### Excerpt provided

Now, just to let you know, Sherman Alexie is like meth with me. I get a hit and I have to keep going, sometimes losing sleep, until I have run through my stash. Then I start getting itchy all over wanting more. I was addicted from the first time I saw Smoke Signals, but I became absolutely enraptured from the moment I read the first line in "Every Little Hurricane", the first short story in his collection The Lone Ranger and Tonto Fistfight in Heaven which includes the title story that was the basis for the Smoke Signals, screenplay. His writing is hilarious, poignant, maddeningly sad, yet still hopeful. He makes me want to write more whenever I read him. He also makes me realize that there are so many stories that we have in our heads that we've fashioned, both fiction and nonfiction, that need to be told. The first story, "The Search Engine" is a magnificently bad pun, yet perfect for the content. The main character, Corliss, a college student, voracious reader, and unapologizing eavesdropper is a breath of fresh air. The next story, "Lawyer's League" centers on individual and group politics and Alexie's other pastime, playing basketball. Ten Little Indians has sat on my shelf at work for quite some time, but this was the right time to hear a few new stories from a great storyteller, and I am ever so thankful for Mr. Alexie's words.Favorite/Memorable Quotes:“A good gun will always beat a good poem.” “I hope not,” Corliss said and walked away. (4)“She’d been a resourceful thief, a narcissistic Robin Hood who stole a rich education from white people and kept it.” (5)“Maybe every book in every library is patiently waiting for its savior.” (9)“What kind of Indian loses her mind over a book of poems? She was that kind of Indian, she was exactly that kind of Indian, and it was the only kind of Indian she knew how to be.” (9)“How can you live a special life without constantly interrogating it? How can you live a good life without good poetry?” (13)“College was an extreme sport for an Indian woman. Maybe ESPN should send a camera crew to cover her academic career. Maybe she should be awarded medals for taking American history and not shooting everybody during the hour and a half in which they covered five hundred years of Indian history.” (30)“It’s tough to be a smart girl anywhere, but it’s way tough on the rez.” (126)

### Records shown
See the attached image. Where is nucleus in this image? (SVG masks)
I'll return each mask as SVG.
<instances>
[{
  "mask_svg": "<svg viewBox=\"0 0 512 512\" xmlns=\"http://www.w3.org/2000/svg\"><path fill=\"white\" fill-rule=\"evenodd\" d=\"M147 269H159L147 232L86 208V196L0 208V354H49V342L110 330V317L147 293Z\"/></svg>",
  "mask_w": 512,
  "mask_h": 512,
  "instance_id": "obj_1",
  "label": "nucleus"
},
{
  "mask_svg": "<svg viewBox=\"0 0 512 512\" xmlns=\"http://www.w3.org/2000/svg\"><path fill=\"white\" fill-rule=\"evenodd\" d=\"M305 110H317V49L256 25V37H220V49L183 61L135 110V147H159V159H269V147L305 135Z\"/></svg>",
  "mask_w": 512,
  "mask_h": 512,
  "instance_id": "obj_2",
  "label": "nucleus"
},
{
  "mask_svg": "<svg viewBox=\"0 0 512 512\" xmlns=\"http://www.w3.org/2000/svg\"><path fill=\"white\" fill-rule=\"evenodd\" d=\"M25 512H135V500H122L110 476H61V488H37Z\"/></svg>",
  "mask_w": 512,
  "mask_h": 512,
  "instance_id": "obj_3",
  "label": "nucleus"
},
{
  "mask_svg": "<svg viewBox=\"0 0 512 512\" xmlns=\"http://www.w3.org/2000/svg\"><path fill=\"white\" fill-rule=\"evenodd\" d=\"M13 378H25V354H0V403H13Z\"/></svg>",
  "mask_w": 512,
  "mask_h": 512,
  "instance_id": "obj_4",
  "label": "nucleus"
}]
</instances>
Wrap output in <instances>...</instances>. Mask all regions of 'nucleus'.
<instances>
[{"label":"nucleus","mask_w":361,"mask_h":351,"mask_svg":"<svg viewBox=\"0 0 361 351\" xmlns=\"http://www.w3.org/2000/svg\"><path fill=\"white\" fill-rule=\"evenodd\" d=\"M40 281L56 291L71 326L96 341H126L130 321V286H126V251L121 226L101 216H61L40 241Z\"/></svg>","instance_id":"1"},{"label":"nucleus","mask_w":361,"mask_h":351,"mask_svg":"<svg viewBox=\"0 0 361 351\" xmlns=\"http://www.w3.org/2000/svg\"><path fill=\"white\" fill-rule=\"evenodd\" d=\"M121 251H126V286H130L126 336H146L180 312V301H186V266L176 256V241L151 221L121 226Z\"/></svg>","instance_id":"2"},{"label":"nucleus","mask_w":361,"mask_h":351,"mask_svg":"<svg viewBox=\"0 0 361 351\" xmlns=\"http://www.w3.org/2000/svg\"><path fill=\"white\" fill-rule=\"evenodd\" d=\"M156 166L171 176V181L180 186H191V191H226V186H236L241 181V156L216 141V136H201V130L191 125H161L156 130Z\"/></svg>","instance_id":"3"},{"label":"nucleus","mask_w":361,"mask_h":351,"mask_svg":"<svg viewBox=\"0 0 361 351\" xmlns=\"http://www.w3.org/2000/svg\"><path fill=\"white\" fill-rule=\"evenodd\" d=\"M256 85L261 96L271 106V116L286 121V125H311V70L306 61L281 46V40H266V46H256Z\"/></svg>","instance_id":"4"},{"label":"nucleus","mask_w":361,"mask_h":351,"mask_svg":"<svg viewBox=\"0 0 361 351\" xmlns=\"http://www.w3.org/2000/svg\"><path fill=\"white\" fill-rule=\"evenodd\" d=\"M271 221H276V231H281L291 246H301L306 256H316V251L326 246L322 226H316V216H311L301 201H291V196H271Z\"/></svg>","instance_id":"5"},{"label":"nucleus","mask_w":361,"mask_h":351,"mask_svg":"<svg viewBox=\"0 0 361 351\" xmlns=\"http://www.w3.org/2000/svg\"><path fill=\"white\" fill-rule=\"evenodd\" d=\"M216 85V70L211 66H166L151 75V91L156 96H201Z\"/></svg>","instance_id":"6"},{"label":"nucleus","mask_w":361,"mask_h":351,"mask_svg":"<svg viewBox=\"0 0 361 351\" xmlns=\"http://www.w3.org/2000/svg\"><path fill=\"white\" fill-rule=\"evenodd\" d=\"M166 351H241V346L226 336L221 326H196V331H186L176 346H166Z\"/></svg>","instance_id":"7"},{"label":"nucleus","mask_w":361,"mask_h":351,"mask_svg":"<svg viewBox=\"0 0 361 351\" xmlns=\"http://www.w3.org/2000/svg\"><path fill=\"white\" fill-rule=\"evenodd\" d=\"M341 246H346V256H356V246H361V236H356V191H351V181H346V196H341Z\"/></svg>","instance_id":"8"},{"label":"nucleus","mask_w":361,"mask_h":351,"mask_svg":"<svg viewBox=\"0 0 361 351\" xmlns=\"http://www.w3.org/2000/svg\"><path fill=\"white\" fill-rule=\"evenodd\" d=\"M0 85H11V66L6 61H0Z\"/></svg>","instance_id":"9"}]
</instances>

### Exercise requirements
In the book review, what is the title of the first short story in The Lone Ranger and Tonto Fistfight in Heaven? Nothing in the records is needed here.

### Task output
"Every Little Hurricane."